=== Data listing ===

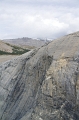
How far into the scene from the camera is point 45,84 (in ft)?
57.9

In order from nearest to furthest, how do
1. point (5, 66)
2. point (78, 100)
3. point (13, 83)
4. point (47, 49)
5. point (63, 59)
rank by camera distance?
point (78, 100)
point (63, 59)
point (47, 49)
point (13, 83)
point (5, 66)

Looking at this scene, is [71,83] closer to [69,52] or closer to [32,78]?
[69,52]

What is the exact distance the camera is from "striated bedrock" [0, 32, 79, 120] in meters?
16.8

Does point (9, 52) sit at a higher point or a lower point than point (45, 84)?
lower

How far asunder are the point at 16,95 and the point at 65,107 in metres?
4.86

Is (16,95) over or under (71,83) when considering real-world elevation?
under

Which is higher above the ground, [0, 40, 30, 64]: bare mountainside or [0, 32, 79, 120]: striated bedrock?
[0, 32, 79, 120]: striated bedrock

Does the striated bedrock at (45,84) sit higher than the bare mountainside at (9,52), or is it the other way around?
the striated bedrock at (45,84)

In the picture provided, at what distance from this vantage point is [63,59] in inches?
701

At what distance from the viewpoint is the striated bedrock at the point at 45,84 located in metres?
16.8

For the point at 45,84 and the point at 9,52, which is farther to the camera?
the point at 9,52

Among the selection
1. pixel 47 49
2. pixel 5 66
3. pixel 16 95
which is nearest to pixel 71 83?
pixel 47 49

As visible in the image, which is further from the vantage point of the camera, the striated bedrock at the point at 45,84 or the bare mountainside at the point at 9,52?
the bare mountainside at the point at 9,52

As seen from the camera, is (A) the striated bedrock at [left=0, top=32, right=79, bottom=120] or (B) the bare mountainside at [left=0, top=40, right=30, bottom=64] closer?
(A) the striated bedrock at [left=0, top=32, right=79, bottom=120]
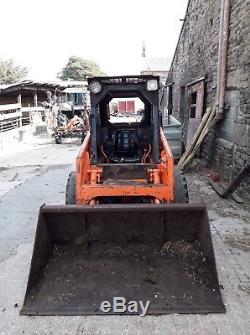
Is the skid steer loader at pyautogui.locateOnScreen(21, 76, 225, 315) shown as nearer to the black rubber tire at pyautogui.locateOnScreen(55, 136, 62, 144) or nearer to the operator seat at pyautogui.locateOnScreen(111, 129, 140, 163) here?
the operator seat at pyautogui.locateOnScreen(111, 129, 140, 163)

===

### To be done
Gather every line from the rows above that contains the word "vantage", and copy each one in full.

### Finished exercise
In the picture provided, at what distance from this vantage point is [63,59] in inches?
As visible in the image, which is further from the vantage point of the camera, the striated bedrock at the point at 45,84 or the bare mountainside at the point at 9,52?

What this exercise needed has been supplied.